Step 4: Consider bundling registration with your web host
A number of companies, such as Bluehost, offer free facilities for registering a domain name if you also choose their web building services. This option could be especially suitable if you would prefer the convenience of an all-in-one platform.
Step 5: Watch out for hidden fees
If you’re a small business owner, price is likely to be one of the most significant considerations when registering a domain name. However, it could be a mistake to simply choose the registrar with the lowest headline cost.
At this stage of the process, it’s vital you check for any hidden costs or add-ons on your plan. Some registrars charge a discounted fee during the first year and then include costly renewal fees for subsequent years, while others vary their costs depending on the extension you choose.
Most registrars, however, will include free email addresses linked to your domain name as part of your plan.
Step 6 : Get your privacy right
Privacy is another key point to consider, especially when it comes to cyberspace. When you’re registering a domain name, you can include privacy protection to protect your identity, which is known as Whois protection.
This feature prevents the personal details required to register a domain name, such as your name, phone number, and email address, from being visible to those browsing the internet. Without such protection, anyone could find your information in cyberspace and contact you in a manner that makes you uncomfortable,
Although some registrars, such as Hover, offer this feature for free, others charge an additional fee.
Step 7: Choose your registration period
The next thing to consider is the length of time you’ll need to own your domain name. At present, you can’t permanently buy a domain name, but many providers permit you to register your name for up to 10 years.
Although you may assume you’ll need the maximum registration period, this may not be the case if, for example, you’re planning to sell your business in the future.
Step 8: Understand the transfer policy
When registering a domain name, it’s vital to consider the future.
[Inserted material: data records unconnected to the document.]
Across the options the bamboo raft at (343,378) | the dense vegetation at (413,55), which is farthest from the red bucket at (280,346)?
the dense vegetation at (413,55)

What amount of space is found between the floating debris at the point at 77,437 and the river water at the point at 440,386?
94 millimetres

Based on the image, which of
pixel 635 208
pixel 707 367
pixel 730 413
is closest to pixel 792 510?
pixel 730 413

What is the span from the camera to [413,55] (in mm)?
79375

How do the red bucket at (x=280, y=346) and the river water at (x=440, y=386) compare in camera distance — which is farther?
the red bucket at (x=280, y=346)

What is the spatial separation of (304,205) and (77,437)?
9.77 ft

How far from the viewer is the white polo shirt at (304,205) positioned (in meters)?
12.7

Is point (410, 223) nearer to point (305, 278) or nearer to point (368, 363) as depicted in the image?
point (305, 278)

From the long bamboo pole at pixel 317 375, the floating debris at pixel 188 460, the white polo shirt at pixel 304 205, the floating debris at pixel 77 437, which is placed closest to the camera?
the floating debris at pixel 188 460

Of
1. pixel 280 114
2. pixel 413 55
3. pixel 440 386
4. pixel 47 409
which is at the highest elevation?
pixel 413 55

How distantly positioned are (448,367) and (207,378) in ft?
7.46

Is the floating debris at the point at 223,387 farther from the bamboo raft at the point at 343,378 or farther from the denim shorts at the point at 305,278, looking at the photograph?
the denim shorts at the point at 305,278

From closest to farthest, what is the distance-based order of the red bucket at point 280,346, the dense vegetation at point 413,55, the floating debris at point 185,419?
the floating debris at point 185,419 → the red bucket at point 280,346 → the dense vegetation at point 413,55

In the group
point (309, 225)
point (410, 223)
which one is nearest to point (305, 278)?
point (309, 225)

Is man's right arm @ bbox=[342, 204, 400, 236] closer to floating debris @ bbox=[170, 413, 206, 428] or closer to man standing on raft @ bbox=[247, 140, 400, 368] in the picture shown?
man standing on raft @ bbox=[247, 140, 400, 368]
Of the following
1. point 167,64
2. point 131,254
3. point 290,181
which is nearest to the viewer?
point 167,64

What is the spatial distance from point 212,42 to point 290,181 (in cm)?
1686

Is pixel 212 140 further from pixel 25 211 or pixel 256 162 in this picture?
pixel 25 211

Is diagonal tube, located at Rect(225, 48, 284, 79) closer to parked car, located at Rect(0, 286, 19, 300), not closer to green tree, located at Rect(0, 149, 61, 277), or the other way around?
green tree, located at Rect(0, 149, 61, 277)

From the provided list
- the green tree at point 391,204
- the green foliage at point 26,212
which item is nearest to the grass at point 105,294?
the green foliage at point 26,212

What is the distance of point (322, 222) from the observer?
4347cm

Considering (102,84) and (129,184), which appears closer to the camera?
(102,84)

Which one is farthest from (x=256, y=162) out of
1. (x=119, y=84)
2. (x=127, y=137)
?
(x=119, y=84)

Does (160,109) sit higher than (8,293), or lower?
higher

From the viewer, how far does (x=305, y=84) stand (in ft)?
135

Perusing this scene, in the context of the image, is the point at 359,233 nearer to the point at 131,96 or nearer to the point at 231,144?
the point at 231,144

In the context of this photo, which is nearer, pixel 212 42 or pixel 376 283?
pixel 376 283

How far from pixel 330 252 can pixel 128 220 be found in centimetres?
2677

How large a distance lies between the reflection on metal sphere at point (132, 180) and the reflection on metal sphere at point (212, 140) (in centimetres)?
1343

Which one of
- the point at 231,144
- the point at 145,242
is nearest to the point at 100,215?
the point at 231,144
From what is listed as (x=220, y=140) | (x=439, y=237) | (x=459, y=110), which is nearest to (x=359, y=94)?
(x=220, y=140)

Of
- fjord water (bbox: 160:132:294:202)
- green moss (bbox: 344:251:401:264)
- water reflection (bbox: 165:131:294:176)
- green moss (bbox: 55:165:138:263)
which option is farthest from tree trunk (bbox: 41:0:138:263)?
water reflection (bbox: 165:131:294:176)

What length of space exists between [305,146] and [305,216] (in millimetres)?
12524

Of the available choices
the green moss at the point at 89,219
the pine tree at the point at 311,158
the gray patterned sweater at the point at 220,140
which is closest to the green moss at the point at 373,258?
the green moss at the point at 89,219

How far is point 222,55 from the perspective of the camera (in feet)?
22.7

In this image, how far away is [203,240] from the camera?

The domain registrar you choose now may not necessarily be the most appropriate option several years down the line. For example, you may sell your business and need to transfer your domain name to another provider to reflect the new owner’s preferences.
In general, you can change your registrar if your name has been registered with your current provider for 60 days or more, although both companies will normally need to approve the transfer. A number of providers, however, will charge costly fees if you’d like to move to another registrar.
Step 9: Check for suspension clauses
When checking the fine print on any potential deals, make sure you scrutinize your contract for terms and conditions relating to your company’s operations. Most registrars include a clause in their contacts stating that they can revoke your domain if you conduct your business in a manner they deem inappropriate.
Certain registers may revoke your domain name for actions such as alleged spamming, which could prove problematic if your business operates a mailing list or email newsletter. In certain cases, the registrar may withdraw the name with little (or no) notice.
Step 10: Complete the purchase
Once you’ve found the right domain name and provider, the purchase itself is likely to be the simplest part of the process, and take just minutes. As discussed earlier, it’s sensible to double-check that options for expensive add-ons are not pre-checked when you make your purchase, as these can significantly increase the cost of registering a domain name.
Registering a domain name is likely to be the first step in your business’s online journey. What next? Depending on the nature of your business, level of technical expertise, and budget, you may want to create your site yourself through a website builder. Alternatively, you could hire a professional website designer to promote your online presence.
Either way, you’ll have wasted your time and money unless you attach a website to your domain - a website that will generate sales, raise your profile, or create goodwill with your customers.